• Extracted data:

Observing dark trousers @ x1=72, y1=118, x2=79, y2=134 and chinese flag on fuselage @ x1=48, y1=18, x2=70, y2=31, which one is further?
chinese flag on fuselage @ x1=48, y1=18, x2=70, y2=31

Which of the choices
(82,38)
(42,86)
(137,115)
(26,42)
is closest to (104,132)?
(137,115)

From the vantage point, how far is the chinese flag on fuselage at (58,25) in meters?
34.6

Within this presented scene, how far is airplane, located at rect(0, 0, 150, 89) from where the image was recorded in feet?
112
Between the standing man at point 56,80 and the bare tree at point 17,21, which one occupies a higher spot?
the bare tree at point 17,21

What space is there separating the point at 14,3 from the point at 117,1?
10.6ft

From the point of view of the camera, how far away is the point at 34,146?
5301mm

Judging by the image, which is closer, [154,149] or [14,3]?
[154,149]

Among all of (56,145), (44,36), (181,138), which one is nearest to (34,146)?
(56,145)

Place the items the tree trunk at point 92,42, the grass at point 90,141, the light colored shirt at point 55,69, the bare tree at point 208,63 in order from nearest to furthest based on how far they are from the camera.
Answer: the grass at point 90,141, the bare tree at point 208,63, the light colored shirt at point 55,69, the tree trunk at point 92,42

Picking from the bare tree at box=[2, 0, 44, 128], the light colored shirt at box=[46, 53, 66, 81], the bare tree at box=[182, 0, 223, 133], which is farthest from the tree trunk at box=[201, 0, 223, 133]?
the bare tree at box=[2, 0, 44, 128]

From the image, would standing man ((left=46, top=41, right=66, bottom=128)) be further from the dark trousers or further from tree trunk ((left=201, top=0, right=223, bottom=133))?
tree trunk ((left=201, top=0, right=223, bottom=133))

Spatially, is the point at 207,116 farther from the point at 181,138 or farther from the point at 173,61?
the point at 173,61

• What needs to be done: Find the line that contains "Which of the choices". Repeat it and every line after it, exactly as written, up to and including the last line of the records above.

• Task solution:
Which of the choices
(82,38)
(42,86)
(137,115)
(26,42)
is closest to (104,132)?
(137,115)

From the vantage point, how far is the chinese flag on fuselage at (58,25) in meters?
34.6

Within this presented scene, how far is airplane, located at rect(0, 0, 150, 89) from where the image was recorded in feet?
112
Between the standing man at point 56,80 and the bare tree at point 17,21, which one occupies a higher spot?
the bare tree at point 17,21

What space is there separating the point at 14,3 from the point at 117,1?
10.6ft

From the point of view of the camera, how far away is the point at 34,146?
5301mm

Judging by the image, which is closer, [154,149] or [14,3]?
[154,149]

Among all of (56,145), (44,36), (181,138), which one is nearest to (34,146)?
(56,145)

Place the items the tree trunk at point 92,42, the grass at point 90,141, the light colored shirt at point 55,69, the bare tree at point 208,63 in order from nearest to furthest based on how far they are from the camera.
Answer: the grass at point 90,141, the bare tree at point 208,63, the light colored shirt at point 55,69, the tree trunk at point 92,42

Picking from the bare tree at box=[2, 0, 44, 128], the light colored shirt at box=[46, 53, 66, 81], the bare tree at box=[182, 0, 223, 133], which is farthest from the tree trunk at box=[201, 0, 223, 133]?
the bare tree at box=[2, 0, 44, 128]

From the image, would standing man ((left=46, top=41, right=66, bottom=128)) be further from the dark trousers or further from tree trunk ((left=201, top=0, right=223, bottom=133))?
tree trunk ((left=201, top=0, right=223, bottom=133))

Spatially, is the point at 207,116 farther from the point at 181,138 or farther from the point at 173,61?
the point at 173,61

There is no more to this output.